PROBLEM TO SOLVE —
Copy out all lines in the data below containing the string "Program".
┌─ EXCERPTED DATA
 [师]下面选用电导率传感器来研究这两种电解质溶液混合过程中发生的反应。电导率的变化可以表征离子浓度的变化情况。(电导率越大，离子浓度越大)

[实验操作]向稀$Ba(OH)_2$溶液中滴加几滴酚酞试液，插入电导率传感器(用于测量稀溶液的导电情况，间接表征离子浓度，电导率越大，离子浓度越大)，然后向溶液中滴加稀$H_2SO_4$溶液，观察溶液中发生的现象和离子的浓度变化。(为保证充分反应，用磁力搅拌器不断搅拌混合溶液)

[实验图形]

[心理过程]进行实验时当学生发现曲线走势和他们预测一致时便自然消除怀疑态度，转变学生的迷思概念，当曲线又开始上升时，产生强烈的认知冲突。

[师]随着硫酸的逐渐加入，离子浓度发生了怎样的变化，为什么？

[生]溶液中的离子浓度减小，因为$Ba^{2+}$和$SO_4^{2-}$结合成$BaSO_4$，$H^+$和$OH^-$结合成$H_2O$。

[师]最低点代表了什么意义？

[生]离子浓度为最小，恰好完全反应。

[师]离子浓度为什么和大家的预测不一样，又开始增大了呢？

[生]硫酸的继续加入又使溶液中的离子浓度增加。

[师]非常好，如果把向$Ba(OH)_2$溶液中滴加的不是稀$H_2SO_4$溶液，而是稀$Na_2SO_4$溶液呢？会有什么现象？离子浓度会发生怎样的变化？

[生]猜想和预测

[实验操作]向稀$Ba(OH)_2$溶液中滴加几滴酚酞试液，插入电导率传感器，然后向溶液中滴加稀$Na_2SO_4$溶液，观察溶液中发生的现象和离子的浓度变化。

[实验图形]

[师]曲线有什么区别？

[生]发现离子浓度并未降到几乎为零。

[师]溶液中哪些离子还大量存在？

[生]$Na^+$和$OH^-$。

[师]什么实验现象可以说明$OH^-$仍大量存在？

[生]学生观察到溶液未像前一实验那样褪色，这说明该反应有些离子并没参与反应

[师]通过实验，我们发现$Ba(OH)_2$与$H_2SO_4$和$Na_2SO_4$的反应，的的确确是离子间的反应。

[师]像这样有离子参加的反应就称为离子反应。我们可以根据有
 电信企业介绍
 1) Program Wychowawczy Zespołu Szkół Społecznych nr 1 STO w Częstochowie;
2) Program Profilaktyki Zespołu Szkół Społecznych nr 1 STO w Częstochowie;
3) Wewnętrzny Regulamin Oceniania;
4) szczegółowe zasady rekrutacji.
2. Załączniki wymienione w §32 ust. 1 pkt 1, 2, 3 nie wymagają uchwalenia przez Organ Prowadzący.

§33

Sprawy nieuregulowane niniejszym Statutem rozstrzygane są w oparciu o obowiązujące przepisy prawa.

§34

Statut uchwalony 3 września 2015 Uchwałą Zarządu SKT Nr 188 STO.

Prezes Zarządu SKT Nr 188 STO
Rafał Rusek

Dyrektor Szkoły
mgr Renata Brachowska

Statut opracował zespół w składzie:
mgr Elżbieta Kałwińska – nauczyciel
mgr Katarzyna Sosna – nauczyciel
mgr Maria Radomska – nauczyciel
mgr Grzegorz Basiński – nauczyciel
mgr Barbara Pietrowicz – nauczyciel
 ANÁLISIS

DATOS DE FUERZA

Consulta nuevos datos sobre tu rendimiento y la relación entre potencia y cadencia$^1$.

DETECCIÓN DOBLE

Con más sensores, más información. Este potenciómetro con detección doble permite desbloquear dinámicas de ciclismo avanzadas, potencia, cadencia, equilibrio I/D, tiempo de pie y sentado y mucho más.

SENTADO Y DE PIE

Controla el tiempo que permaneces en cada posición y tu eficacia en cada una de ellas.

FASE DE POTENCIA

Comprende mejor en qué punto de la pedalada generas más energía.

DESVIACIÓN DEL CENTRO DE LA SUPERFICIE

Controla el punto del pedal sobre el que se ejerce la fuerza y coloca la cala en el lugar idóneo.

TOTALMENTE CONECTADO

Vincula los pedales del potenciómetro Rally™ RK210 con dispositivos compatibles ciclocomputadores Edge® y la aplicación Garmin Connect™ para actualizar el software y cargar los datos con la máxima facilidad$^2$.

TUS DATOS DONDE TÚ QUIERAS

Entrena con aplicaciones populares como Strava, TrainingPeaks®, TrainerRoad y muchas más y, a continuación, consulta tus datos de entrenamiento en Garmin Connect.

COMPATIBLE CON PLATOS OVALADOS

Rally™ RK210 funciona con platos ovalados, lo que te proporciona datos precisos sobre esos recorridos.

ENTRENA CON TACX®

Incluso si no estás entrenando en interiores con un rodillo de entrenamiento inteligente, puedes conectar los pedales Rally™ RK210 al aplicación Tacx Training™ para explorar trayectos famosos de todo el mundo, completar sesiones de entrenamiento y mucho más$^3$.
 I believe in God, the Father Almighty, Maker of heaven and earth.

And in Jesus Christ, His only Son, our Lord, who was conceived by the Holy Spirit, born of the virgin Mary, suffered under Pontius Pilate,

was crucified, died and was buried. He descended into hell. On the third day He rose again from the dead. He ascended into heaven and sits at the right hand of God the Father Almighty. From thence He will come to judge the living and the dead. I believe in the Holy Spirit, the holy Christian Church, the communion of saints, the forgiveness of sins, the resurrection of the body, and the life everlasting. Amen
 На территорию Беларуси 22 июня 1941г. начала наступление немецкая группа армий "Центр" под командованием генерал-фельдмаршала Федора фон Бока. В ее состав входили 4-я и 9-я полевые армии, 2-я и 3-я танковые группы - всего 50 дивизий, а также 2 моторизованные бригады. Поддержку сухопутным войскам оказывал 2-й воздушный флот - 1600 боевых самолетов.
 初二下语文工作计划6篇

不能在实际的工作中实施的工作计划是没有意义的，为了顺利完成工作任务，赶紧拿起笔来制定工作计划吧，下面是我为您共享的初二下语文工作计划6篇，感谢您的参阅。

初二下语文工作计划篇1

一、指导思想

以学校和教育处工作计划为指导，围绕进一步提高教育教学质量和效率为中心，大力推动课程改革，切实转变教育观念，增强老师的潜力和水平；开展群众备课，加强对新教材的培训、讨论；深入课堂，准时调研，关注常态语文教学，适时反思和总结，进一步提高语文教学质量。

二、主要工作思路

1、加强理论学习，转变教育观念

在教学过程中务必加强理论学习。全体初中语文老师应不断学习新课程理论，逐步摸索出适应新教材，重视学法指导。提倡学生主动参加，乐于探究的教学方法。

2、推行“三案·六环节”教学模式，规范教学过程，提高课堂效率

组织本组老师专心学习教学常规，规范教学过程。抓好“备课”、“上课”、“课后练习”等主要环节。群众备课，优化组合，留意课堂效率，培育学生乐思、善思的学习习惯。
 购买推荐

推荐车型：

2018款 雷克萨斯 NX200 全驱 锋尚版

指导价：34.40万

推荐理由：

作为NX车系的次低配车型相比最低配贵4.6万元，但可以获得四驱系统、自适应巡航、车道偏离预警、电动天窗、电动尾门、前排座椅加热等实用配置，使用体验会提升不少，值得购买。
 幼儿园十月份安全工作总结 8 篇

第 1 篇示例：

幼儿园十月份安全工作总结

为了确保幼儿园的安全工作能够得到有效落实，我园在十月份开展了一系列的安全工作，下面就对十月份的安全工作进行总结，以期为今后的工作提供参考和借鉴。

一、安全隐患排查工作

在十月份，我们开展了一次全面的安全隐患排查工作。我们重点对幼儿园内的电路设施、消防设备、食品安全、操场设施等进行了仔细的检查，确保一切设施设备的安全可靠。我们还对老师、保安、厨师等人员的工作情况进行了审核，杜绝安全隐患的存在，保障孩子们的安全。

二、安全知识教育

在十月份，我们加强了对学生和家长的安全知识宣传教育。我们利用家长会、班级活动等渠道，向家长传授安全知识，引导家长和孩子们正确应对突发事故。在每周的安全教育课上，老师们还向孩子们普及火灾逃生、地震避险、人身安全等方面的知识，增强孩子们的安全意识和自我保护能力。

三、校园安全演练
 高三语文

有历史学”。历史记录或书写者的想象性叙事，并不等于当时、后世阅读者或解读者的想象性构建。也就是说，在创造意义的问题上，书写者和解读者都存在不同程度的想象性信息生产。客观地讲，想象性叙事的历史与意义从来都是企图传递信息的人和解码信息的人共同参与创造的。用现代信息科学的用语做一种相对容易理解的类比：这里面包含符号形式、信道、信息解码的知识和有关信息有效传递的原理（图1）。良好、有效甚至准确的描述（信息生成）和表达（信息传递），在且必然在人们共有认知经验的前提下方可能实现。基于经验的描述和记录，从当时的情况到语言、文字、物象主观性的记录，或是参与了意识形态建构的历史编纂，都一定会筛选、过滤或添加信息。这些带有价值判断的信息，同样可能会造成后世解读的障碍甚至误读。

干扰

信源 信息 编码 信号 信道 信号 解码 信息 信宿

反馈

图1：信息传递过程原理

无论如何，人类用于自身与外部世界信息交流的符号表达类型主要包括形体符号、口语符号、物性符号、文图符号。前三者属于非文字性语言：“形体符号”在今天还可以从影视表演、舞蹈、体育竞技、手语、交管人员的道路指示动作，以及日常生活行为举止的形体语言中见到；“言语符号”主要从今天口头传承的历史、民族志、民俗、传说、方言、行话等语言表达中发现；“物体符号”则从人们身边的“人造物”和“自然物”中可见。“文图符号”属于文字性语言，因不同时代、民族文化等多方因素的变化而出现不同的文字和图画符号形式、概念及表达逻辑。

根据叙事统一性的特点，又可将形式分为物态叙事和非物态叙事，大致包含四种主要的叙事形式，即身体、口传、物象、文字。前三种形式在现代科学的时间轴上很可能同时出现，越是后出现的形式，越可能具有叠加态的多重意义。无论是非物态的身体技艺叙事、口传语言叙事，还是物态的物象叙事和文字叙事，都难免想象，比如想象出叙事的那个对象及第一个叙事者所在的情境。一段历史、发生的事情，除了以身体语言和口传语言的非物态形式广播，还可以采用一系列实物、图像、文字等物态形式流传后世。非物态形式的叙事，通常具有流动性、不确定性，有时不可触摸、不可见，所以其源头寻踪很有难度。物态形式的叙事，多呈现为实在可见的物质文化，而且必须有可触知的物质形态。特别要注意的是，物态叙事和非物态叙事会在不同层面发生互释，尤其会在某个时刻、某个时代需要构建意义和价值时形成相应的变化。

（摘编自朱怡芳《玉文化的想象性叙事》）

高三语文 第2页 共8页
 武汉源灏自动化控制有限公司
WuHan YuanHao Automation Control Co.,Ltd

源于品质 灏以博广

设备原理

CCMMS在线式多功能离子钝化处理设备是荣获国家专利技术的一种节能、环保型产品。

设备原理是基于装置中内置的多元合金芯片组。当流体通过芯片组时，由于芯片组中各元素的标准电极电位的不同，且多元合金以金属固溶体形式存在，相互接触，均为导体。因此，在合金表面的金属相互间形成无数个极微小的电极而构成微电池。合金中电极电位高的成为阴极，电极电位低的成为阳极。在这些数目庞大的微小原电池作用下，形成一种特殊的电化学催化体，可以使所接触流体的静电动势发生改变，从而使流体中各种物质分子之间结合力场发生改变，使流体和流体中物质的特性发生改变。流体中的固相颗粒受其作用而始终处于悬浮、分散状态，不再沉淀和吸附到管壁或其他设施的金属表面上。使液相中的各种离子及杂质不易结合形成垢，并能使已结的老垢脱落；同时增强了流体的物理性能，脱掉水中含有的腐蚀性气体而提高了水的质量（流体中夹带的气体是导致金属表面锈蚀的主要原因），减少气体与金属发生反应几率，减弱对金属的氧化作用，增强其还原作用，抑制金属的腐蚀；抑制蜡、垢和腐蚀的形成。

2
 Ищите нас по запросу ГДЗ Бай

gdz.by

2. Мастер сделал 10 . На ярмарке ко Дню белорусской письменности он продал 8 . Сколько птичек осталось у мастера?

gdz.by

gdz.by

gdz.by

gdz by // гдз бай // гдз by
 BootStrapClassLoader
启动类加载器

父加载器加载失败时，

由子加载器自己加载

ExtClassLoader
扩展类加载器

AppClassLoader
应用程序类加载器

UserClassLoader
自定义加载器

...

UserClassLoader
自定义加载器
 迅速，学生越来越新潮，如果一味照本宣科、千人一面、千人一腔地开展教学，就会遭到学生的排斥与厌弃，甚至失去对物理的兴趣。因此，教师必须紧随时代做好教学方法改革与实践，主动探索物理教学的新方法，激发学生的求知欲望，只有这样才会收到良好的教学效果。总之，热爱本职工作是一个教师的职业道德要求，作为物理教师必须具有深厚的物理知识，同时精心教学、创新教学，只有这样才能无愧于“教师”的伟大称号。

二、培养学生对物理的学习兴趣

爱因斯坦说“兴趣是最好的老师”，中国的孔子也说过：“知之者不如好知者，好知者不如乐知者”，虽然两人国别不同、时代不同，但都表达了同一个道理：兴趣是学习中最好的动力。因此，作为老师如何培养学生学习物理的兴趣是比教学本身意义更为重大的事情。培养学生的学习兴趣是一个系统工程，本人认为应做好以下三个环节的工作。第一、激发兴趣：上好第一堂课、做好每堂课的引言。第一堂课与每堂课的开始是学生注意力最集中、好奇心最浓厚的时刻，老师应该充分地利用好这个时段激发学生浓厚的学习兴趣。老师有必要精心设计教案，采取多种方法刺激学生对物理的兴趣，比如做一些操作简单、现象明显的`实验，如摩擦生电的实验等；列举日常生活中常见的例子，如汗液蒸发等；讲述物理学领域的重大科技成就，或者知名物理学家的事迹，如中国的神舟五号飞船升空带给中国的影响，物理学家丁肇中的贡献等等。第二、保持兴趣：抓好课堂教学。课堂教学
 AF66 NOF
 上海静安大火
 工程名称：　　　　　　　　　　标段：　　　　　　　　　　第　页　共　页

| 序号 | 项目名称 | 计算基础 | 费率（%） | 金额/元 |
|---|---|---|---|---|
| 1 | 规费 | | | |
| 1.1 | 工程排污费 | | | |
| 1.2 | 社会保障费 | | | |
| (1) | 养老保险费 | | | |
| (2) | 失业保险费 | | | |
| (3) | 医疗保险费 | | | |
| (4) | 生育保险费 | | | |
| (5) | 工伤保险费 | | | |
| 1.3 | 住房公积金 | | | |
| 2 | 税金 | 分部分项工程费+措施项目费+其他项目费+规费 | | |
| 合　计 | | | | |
└─
SOLUTION —
 1) Program Wychowawczy Zespołu Szkół Społecznych nr 1 STO w Częstochowie;
2) Program Profilaktyki Zespołu Szkół Społecznych nr 1 STO w Częstochowie;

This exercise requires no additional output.